S’ii vous plaît, ne pensez pas au tableau, à l’effet, à la paix (?) du texte accompli, mais bien à ce geste libre, imparfait, tronqué, qui distord, ou cherche à épouser la distorsion, la limite de la langue, l’endroit où elle coupe sans finir, le pluriel des visages, leurs traits de coupe, comment c’est intérieurement qu’ils surgissent, en non peints depuis modèles. Et, cela, on ne l’a jamais tenté ici: nous ravager nous, pour rejoindre où Michaux nous propose, les retrouvant à vingt ans de distance, ce que ces dessins «d’aliénés» ont définitivement ravagé en lui? Ce n’est pas une énonciation tenable, mais on peut s’en saisir ici de point de départ, départ provisoire, le visage sans douleur et aux traces si rares de Michaux remplacé par nos propres visages, nos visages du dedans (soi-même inclus).
Une idée de départ : et si, à relire vos propres contributions aux propositions #03 (peurs), #04 (tenir tête), #05 (cri) vous cherchiez quels visages sont en amont, peut-être dissimulés, peut-être invisibles, sous vos trois textes ? Mais, sil vous plaît, pas d’image jointe.

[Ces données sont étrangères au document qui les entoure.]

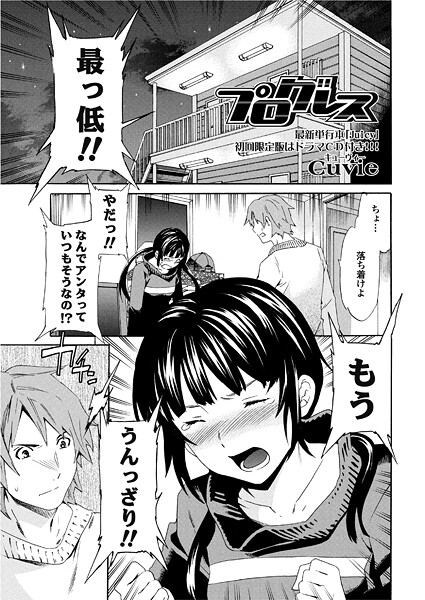 プログレス  エロ画像2887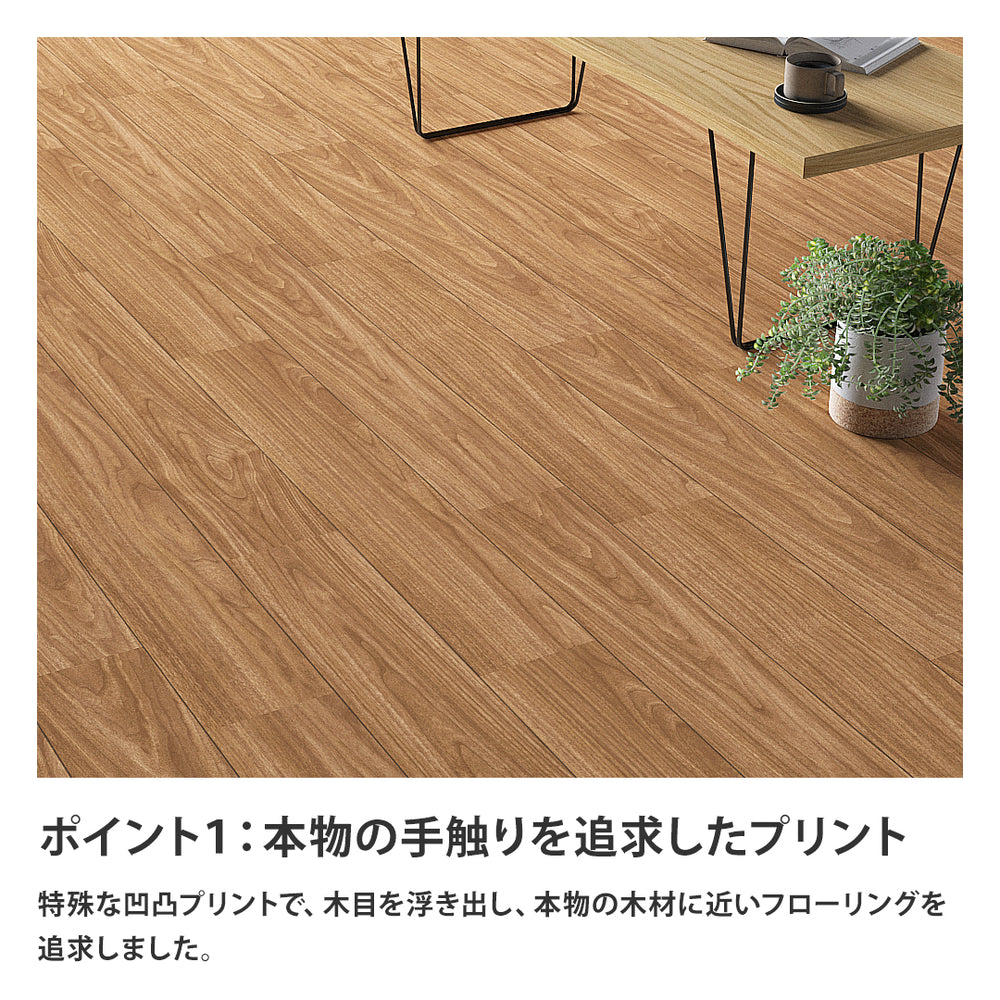 日本製 クッションフロア 敷くだけ 簡単設置 ［土足 床暖房対応］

• proposition de 20 minutes, écriture à tenir en 20 minutes, quelles que soient les activités autres, les projets d’écriture, les contraintes vie et travail, parce que jamais n’a été plus important de croiser les voix, d’assembler les partages — et justement, dans un écart qui nourrit, ravive la tâche solitaire;
• les textes sont envoyés à l’adresse mail du site, en fichier joint (.docx, .pages, .odt, merci éviter pdf), si possible accompagnés de 3 lignes d’un «codicille» sur l’écriture elle-même. Actualisation quotidienne pendant la période d’ouverture.
• libre à vous bien sûr (et même on recommande) de regrouper parallèlement vos contributions dans un article du blog à la façon habituelle;
à chaque fois, ça envoie ces consignes, avec la contrainte des 20 minutes qui oblige au resserrement. J’aime beaucoup ce que ça génère
tout à fait d’accord avec ça
l’étroit chemin proposé en contrainte provoque des textes qui labourent, étonnent dans leur netteté et leur quasi « brutalité » (si on peut dire…)
et c’est très beau
En effet, 1000 fois merci de nous guider, nous bousculer dans notre écriture, et puis pour le travail en parallèle (mise en ligne…).
Quel était votre visage avant que votre père et votre mère se fussent rencontrès ? koan Zen
Je parcours le PDF palimpseste de visages !
Particulièrement touchée (notamment !!!!!!!!!!) par le texte d’Aline Chagnon mais pas de publication sur la page WordPress. Alors je laisse un mot ici.
Particulièrement touchée par les textes où en même temps que se cherchent peur, tenir tête, cri, visages, se cherche aussi une langue. Tes propositions François nous invitent je trouve à retourner la langue à l’inventer à l’essorer.